▶ _Given task_: Copy out each line in the rows below that contains the word "background", matching its case exactly.

▶ _Records for processing_:

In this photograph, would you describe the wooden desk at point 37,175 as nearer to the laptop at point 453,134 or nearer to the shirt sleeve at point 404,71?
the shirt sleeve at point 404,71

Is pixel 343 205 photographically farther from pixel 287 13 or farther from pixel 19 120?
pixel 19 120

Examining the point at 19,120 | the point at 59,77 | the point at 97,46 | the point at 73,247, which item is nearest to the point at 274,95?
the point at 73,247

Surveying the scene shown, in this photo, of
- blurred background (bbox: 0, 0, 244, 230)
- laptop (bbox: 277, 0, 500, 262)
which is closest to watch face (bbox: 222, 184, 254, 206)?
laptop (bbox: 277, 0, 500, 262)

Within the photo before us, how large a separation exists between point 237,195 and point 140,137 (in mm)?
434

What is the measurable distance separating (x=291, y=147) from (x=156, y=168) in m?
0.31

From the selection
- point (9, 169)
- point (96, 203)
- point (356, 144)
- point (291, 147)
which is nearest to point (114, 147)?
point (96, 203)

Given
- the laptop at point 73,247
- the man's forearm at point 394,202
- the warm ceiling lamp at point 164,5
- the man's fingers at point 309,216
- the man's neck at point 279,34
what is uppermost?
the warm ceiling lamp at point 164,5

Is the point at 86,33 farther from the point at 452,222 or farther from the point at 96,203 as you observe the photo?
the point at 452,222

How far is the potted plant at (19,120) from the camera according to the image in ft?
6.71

...

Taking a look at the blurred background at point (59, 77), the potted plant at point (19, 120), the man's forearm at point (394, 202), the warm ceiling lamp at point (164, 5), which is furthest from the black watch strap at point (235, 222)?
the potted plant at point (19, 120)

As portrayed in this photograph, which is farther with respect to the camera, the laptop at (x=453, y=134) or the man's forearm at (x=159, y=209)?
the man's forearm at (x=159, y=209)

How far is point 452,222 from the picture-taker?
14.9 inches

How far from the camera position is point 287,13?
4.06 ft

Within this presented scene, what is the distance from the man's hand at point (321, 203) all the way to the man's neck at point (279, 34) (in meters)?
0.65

...

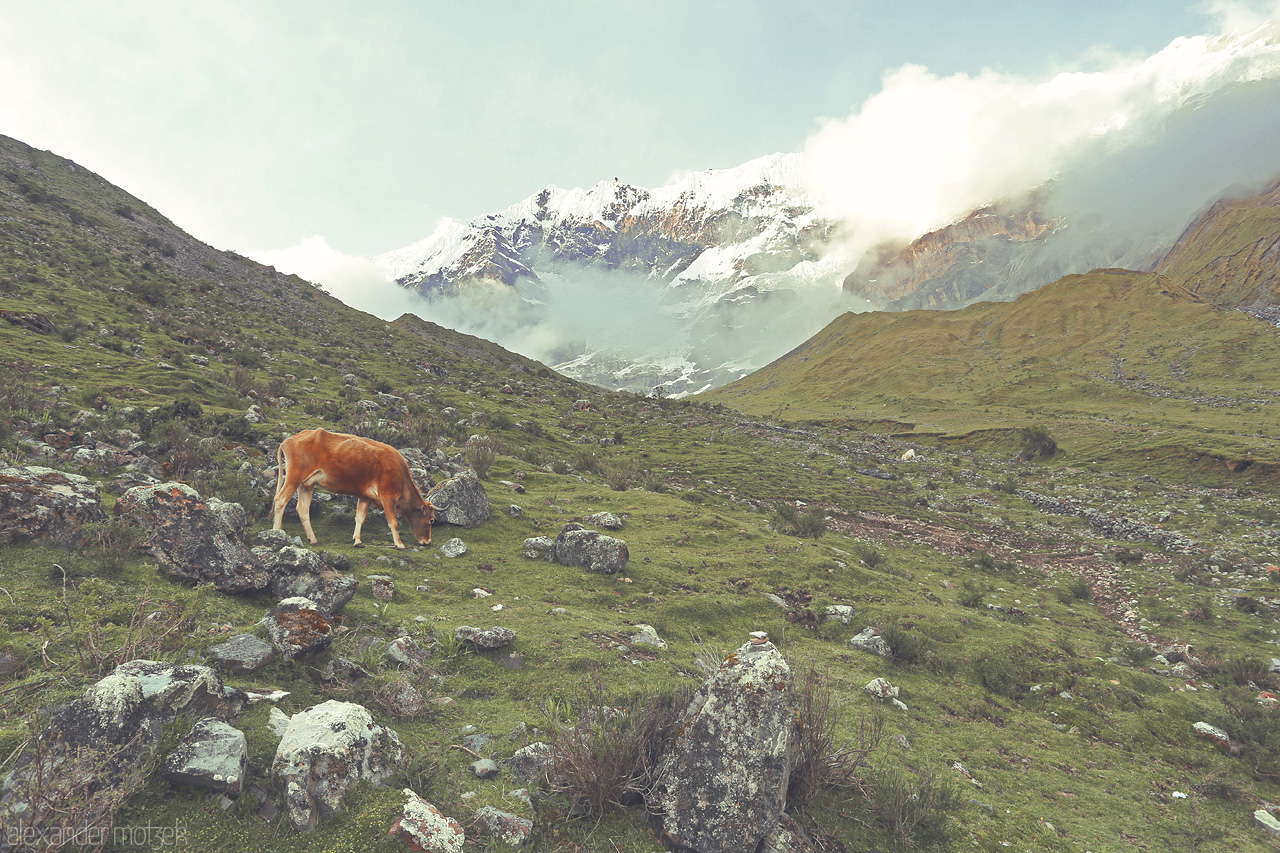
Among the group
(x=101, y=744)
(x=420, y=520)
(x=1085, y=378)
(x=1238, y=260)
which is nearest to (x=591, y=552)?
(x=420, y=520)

▶ _Answer to this task_:
- blurred background (bbox: 0, 0, 244, 230)
Taking a look at the blurred background at point (59, 77), the potted plant at point (19, 120), the man's forearm at point (394, 202), the warm ceiling lamp at point (164, 5), which is furthest from the black watch strap at point (235, 222)?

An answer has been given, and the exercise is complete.